Guild Education Raises $40M to Help Employers Provide Education Benefits | EdSurge News

Edtech Business

Guild Education Raises $40M to Help Employers Provide Education Benefits

By Sydney Johnson     Jul 25, 2018

Guild Education Raises $40M to Help Employers Provide Education Benefits
Taco Bell offers education benefits to employees through Guild.

What if a fast-food gig could help you complete a bachelor’s or master’s degree?

It’s a quiet trend that’s sweeping some of the country’s major employers. Walmart, Lowe’s, Discover and Lyft are just a few of the companies that have signed on to offer employees education-as-a-benefit, meaning these companies help students pay for—or completely cover—the cost of tuition for education programs.

One company steering the trend is Guild Education, which partners with companies and education providers to offer employees programs ranging from master’s degrees to a high-school diploma. Today the Denver-based startup announced it has raised $40 million in a Series C financing round led by Felicis Ventures. Salesforce Ventures, Rethink Impact & Education, Workday Ventures and Silicon Valley Bank also contributed to the round, along with existing investors Harrison Metal, Bessemer Venture Partners, Redpoint Ventures and Cowboy Ventures.

Supplied data:
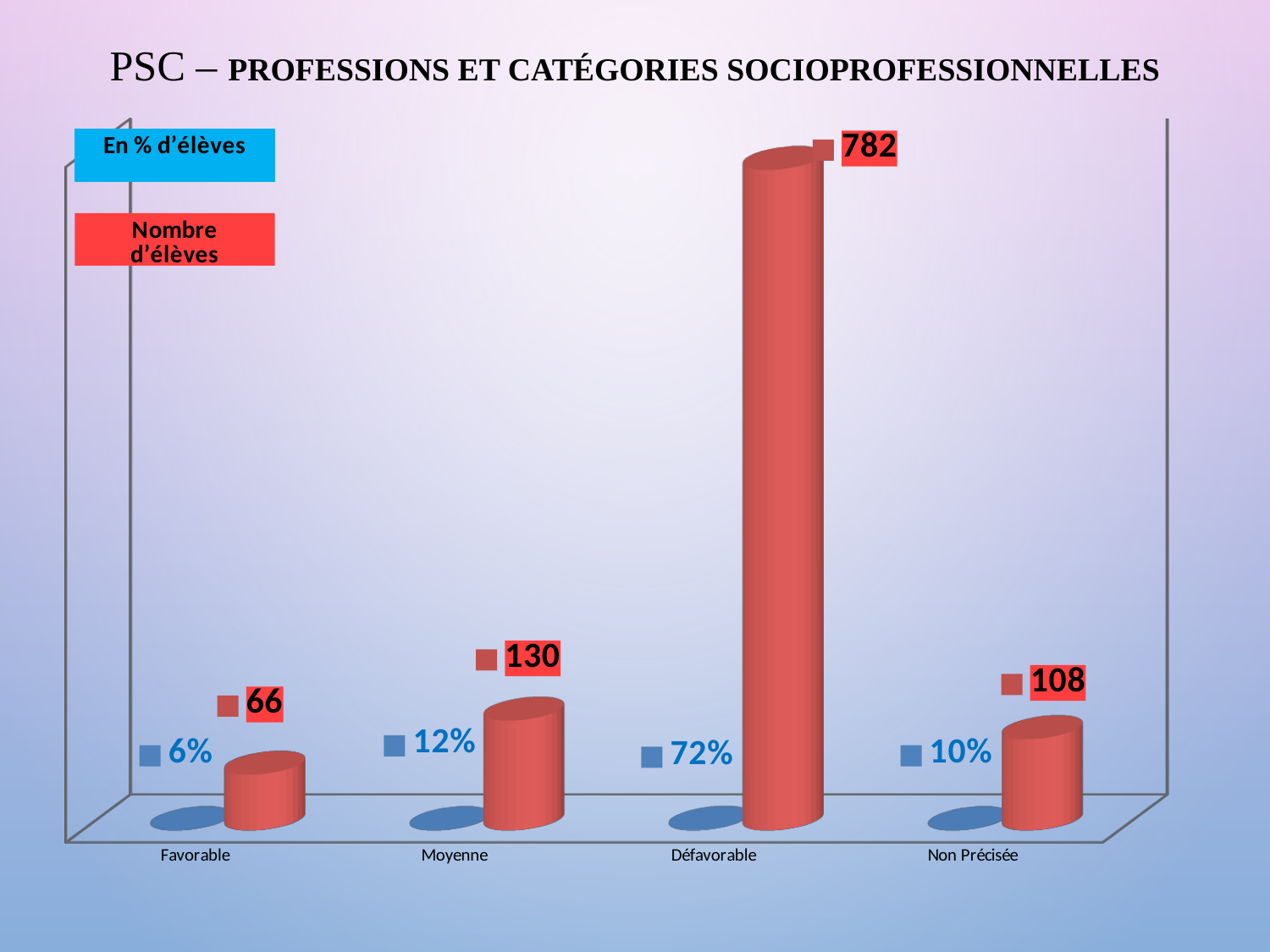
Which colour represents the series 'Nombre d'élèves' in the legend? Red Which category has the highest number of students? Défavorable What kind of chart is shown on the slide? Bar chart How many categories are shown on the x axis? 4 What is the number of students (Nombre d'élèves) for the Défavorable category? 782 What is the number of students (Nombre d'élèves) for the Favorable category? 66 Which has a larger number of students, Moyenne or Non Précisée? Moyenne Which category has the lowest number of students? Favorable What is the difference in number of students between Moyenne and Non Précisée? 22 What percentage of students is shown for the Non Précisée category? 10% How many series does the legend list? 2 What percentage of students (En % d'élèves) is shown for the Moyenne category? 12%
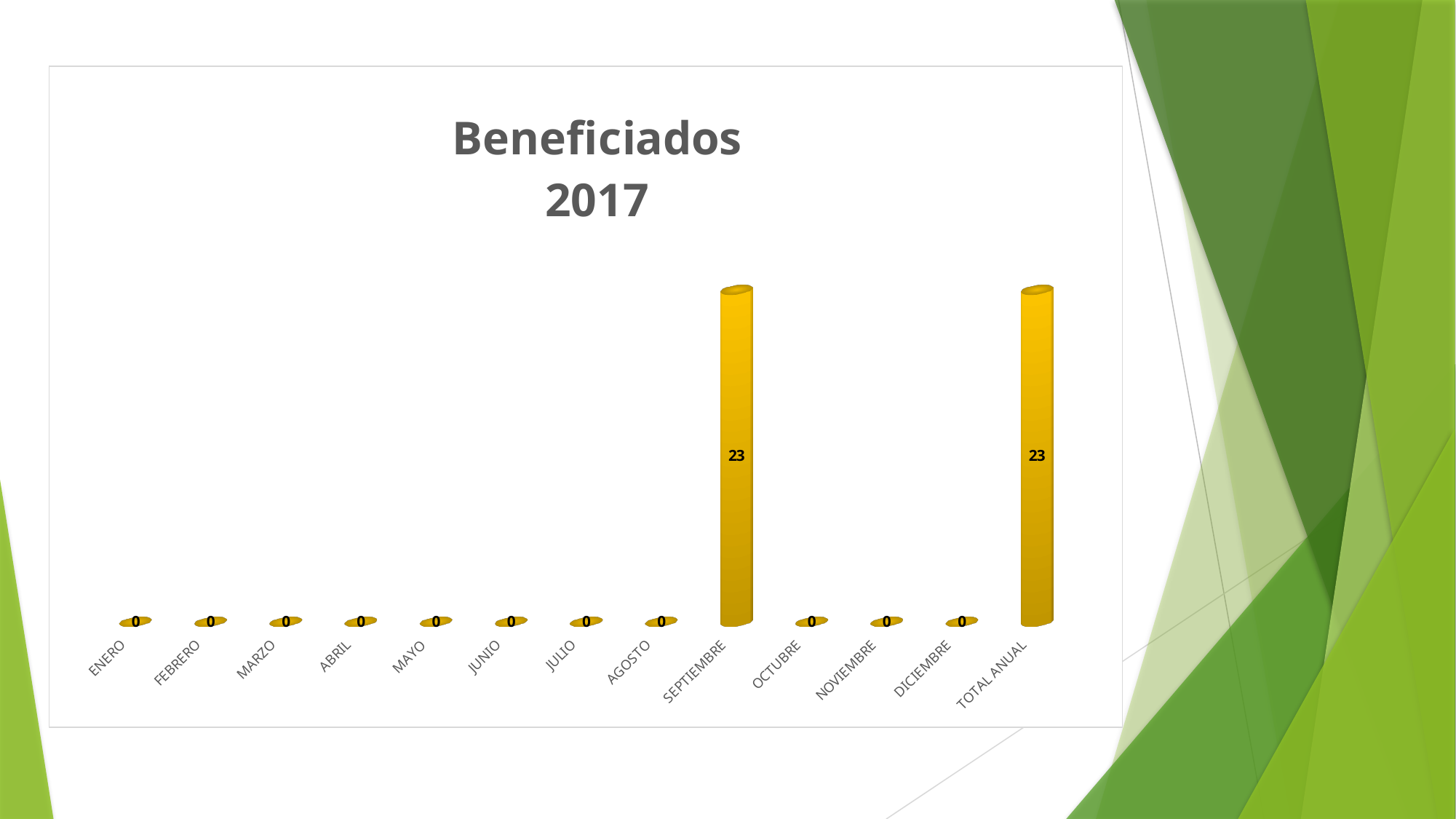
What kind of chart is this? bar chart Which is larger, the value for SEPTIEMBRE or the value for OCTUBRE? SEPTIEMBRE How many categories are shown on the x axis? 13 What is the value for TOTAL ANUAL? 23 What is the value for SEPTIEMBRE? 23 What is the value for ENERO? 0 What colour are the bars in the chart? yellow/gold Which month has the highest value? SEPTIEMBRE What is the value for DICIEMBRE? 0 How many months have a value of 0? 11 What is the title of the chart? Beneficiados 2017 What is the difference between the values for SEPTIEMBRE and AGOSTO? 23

About this task:
Please set down, word for word, the part of the Guild Education article starting with "What if a fast-food" and going on through "for education programs.".

Result for this task:
What if a fast-food gig could help you complete a bachelor’s or master’s degree?

It’s a quiet trend that’s sweeping some of the country’s major employers. Walmart, Lowe’s, Discover and Lyft are just a few of the companies that have signed on to offer employees education-as-a-benefit, meaning these companies help students pay for—or completely cover—the cost of tuition for education programs.